• [Given problem]:
Reproduce every item below word for word, keeping the original order and line breaks.

(Records in a dataset)

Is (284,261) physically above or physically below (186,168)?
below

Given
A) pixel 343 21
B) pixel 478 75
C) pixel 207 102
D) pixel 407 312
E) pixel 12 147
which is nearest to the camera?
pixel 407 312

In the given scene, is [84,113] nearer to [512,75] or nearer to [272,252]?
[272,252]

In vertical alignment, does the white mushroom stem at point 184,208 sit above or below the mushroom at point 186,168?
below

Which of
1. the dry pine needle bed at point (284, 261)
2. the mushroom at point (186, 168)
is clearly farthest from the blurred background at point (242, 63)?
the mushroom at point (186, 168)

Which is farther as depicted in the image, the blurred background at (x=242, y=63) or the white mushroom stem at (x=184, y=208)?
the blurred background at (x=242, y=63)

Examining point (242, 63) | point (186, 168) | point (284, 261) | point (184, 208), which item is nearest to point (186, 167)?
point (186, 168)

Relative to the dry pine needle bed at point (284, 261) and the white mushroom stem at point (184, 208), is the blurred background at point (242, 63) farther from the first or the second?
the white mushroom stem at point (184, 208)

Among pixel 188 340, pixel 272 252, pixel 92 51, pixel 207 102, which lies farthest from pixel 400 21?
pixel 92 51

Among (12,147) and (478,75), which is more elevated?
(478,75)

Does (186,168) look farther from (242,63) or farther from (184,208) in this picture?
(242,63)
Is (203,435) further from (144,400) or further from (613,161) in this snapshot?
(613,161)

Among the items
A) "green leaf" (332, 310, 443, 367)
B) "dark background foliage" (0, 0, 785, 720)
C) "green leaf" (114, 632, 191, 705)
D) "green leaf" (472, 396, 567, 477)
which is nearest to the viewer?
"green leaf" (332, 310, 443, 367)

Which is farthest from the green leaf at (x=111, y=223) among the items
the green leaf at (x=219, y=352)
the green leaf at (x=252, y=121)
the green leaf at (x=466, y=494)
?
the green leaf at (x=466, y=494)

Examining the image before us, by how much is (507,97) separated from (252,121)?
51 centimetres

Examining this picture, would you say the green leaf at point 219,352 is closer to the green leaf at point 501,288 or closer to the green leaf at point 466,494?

• [The answer]:
Is (284,261) physically above or physically below (186,168)?
below

Given
A) pixel 343 21
B) pixel 478 75
C) pixel 207 102
D) pixel 407 312
E) pixel 12 147
which is nearest to the camera?
pixel 407 312

In the given scene, is [84,113] nearer to [512,75] or nearer to [272,252]?
[272,252]

In vertical alignment, does the white mushroom stem at point 184,208 sit above or below the mushroom at point 186,168?
below

Which of
1. the dry pine needle bed at point (284, 261)
2. the mushroom at point (186, 168)
is clearly farthest from the blurred background at point (242, 63)?
the mushroom at point (186, 168)

Which is farther as depicted in the image, the blurred background at (x=242, y=63) or the white mushroom stem at (x=184, y=208)?
the blurred background at (x=242, y=63)

Examining point (242, 63) | point (186, 168) | point (284, 261) | point (184, 208), which item is nearest to point (186, 167)?
point (186, 168)

Relative to the dry pine needle bed at point (284, 261) and the white mushroom stem at point (184, 208), is the blurred background at point (242, 63) farther from the first or the second?
the white mushroom stem at point (184, 208)

Among pixel 188 340, pixel 272 252, pixel 92 51, pixel 207 102, which lies farthest from pixel 400 21?
pixel 92 51

Among (12,147) and (478,75), which is more elevated?
(478,75)

Does (186,168) look farther from (242,63) or farther from (184,208) in this picture?
(242,63)
Is (203,435) further from (144,400) or further from (613,161) in this snapshot?
(613,161)

Among the items
A) "green leaf" (332, 310, 443, 367)
B) "dark background foliage" (0, 0, 785, 720)
C) "green leaf" (114, 632, 191, 705)
D) "green leaf" (472, 396, 567, 477)
which is nearest to the viewer?
"green leaf" (332, 310, 443, 367)

Which is farthest from the green leaf at (x=111, y=223) among the items
the green leaf at (x=219, y=352)
the green leaf at (x=252, y=121)
the green leaf at (x=466, y=494)
?
the green leaf at (x=466, y=494)

Examining the image before us, by how much is (507,97) separated from (252,121)?
51 centimetres

Examining this picture, would you say the green leaf at point 219,352 is closer to the green leaf at point 501,288 or closer to the green leaf at point 466,494?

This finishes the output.